Each line in the material below, starting at the one with "Salon nautique cannes 2011" and ending at the one with "bistro auto rosellon", is to be reproduced exactly; no picture is to be copied.

## Data records
+ + + +

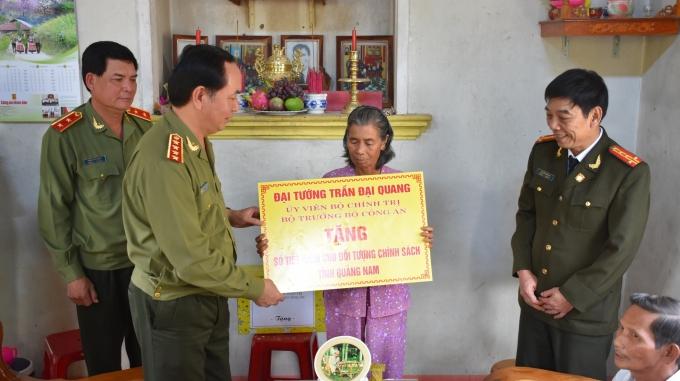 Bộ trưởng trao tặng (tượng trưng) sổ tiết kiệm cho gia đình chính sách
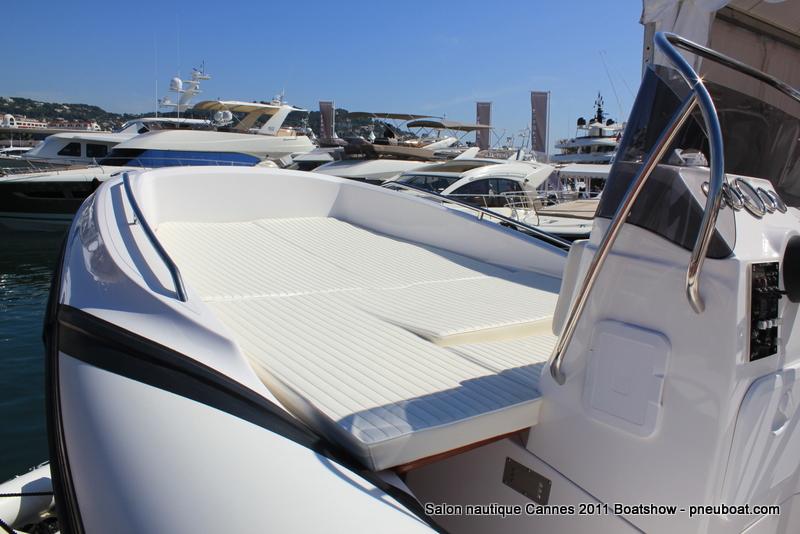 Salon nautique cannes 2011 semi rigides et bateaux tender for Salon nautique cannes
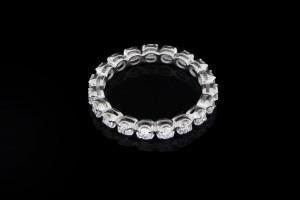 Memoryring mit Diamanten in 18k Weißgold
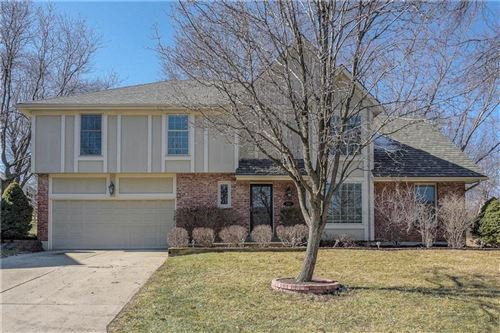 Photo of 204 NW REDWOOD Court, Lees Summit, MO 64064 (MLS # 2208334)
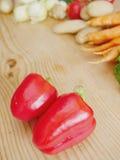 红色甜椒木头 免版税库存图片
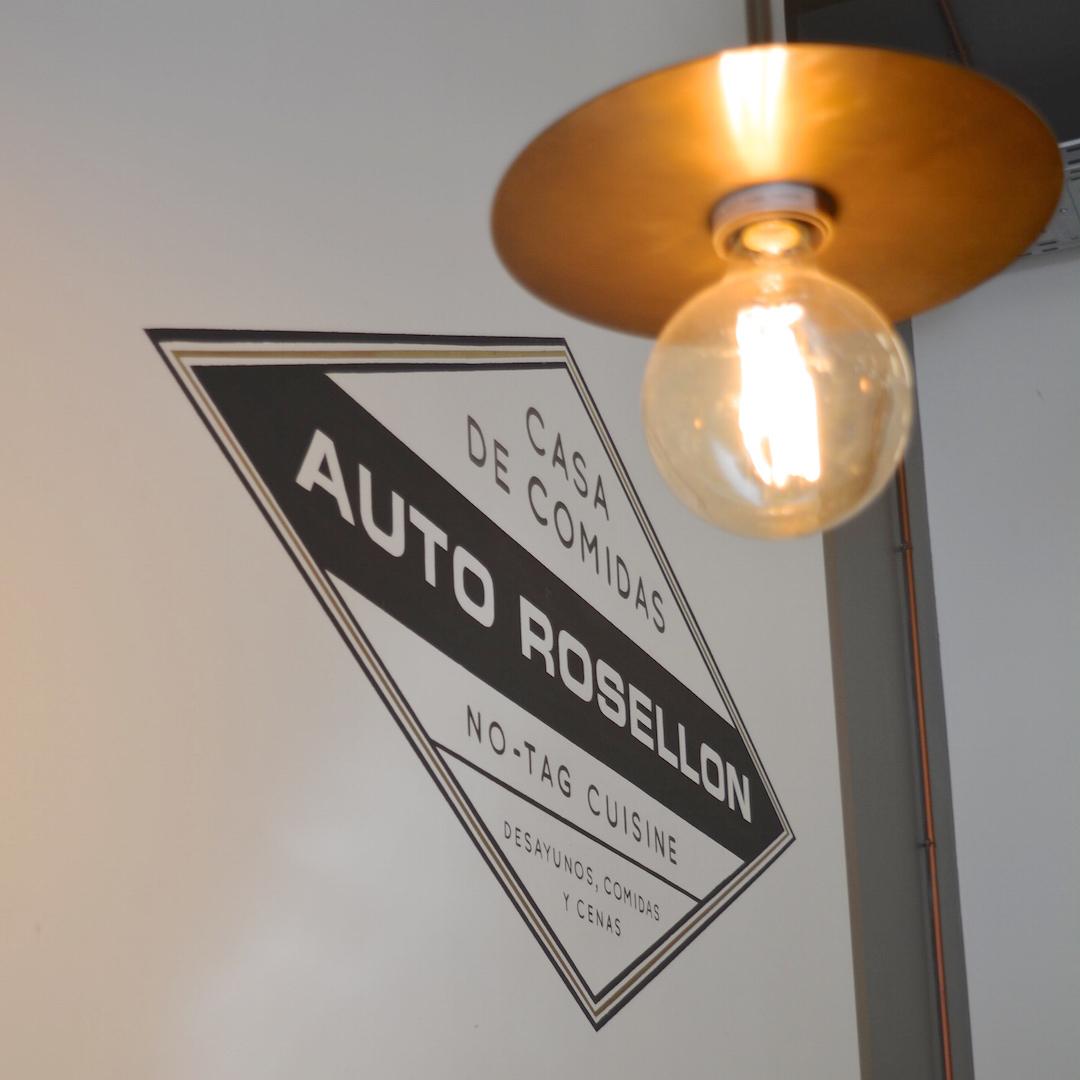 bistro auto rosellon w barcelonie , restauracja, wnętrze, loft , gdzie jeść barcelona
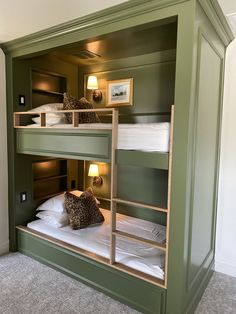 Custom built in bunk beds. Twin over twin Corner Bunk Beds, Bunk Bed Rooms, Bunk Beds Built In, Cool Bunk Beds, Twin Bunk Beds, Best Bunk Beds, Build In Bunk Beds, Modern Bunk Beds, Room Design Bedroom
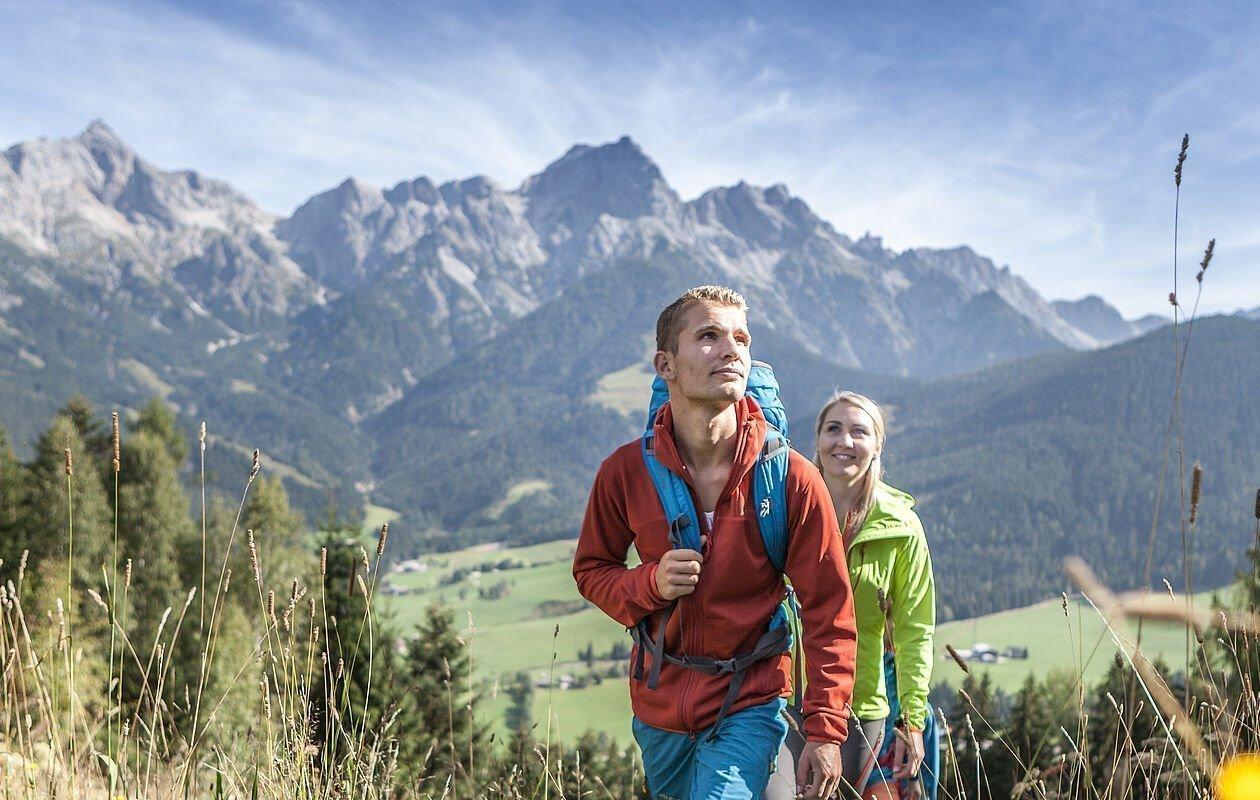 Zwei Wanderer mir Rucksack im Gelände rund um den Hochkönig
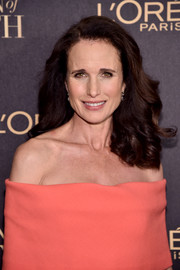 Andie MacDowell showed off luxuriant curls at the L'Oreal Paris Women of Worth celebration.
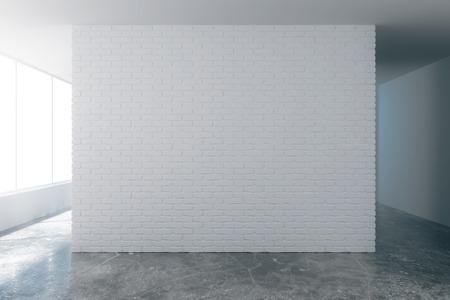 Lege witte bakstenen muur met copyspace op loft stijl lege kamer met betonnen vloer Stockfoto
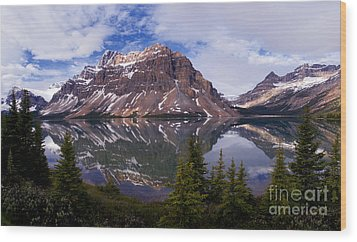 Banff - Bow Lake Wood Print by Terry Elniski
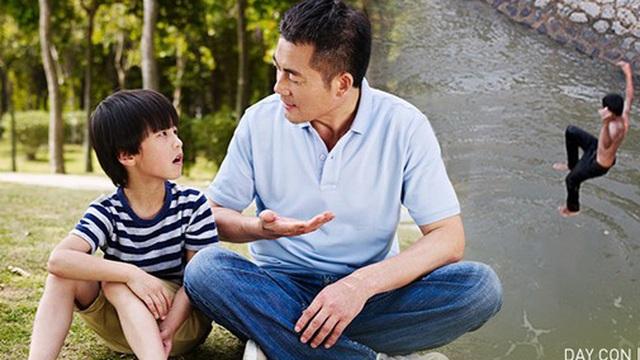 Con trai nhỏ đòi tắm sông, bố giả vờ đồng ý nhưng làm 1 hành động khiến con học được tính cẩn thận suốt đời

+ + + +

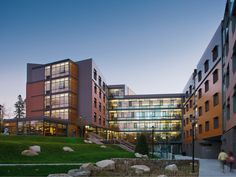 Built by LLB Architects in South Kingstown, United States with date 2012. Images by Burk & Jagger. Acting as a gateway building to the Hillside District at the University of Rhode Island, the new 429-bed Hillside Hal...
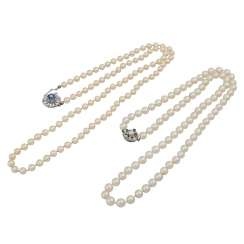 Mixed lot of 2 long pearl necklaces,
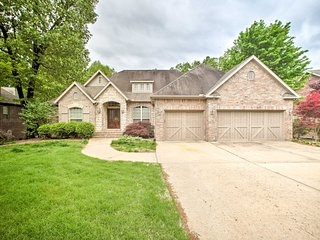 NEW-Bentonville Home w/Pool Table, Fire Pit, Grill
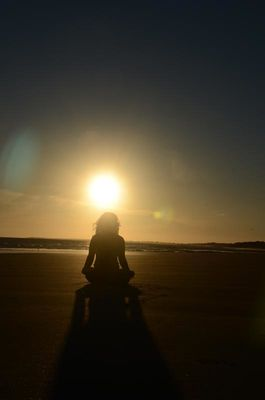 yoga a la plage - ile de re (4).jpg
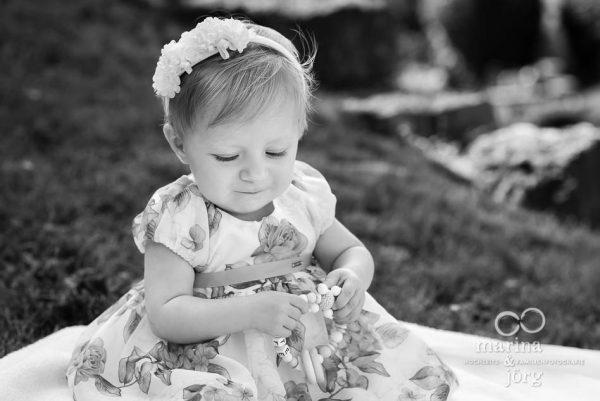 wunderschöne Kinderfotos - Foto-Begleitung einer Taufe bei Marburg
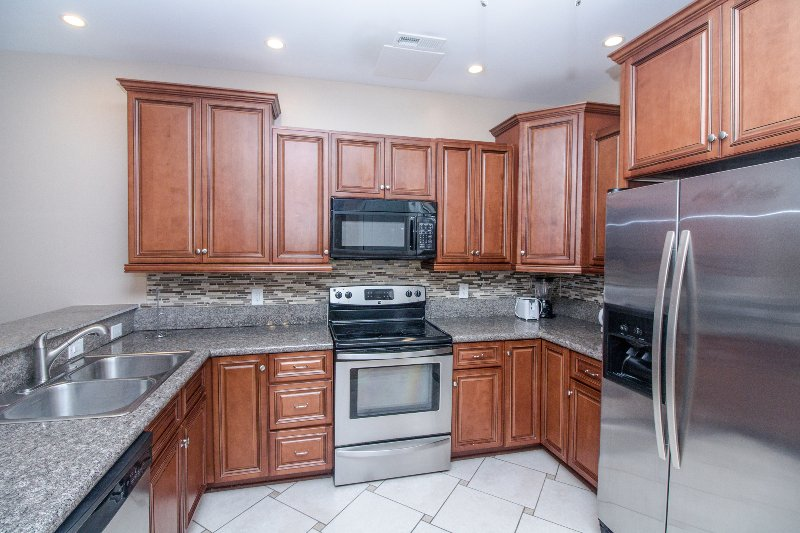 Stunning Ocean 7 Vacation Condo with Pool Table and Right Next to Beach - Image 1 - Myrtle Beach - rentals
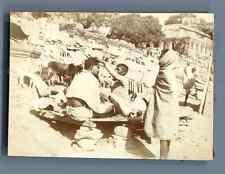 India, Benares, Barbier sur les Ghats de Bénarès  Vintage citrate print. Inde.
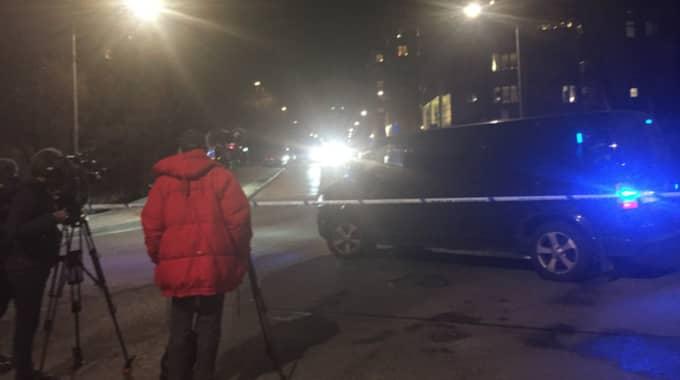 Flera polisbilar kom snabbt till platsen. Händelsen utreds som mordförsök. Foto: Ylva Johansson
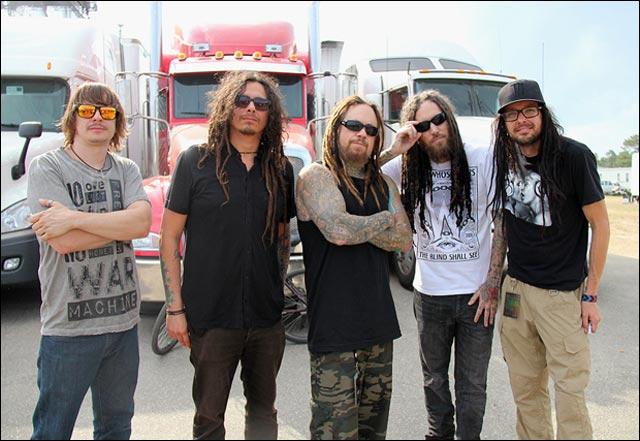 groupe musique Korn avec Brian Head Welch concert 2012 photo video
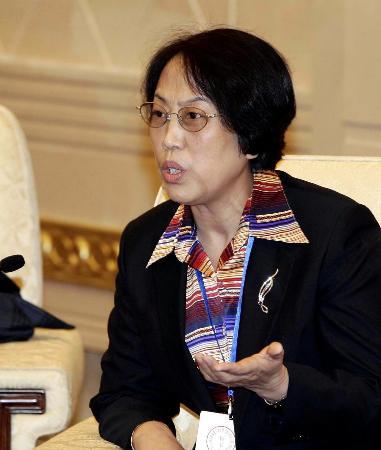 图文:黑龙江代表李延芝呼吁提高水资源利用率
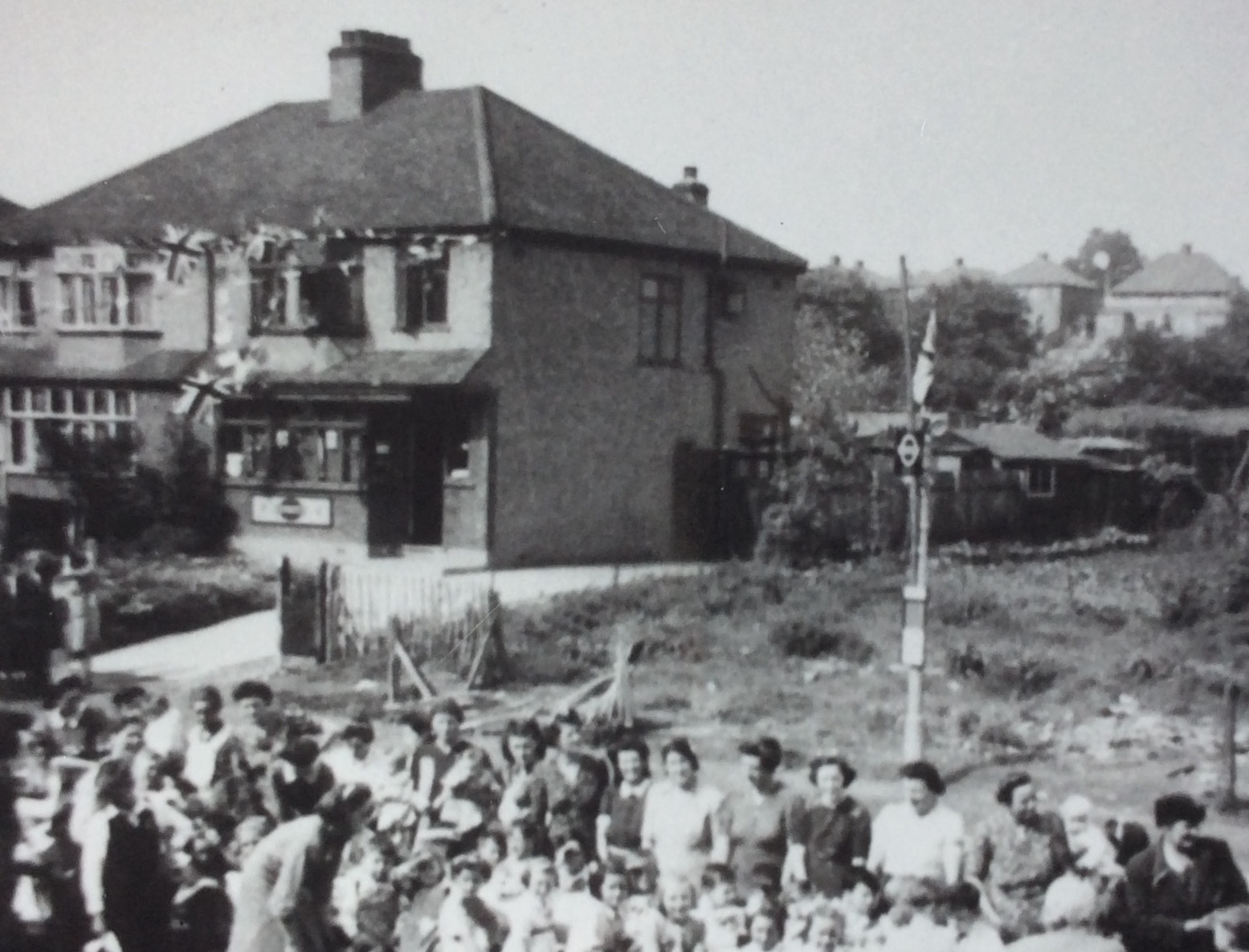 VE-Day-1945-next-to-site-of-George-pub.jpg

+ + + +

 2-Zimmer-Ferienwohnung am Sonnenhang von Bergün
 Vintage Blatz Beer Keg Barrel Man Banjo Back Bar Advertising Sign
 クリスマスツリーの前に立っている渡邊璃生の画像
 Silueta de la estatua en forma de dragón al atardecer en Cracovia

+ + + +

## Task solution
 Salon nautique cannes 2011 semi rigides et bateaux tender for Salon nautique cannes
 Memoryring mit Diamanten in 18k Weißgold
 Photo of 204 NW REDWOOD Court, Lees Summit, MO 64064 (MLS # 2208334)
 红色甜椒木头 免版税库存图片
 bistro auto rosellon w barcelonie , restauracja, wnętrze, loft , gdzie jeść barcelona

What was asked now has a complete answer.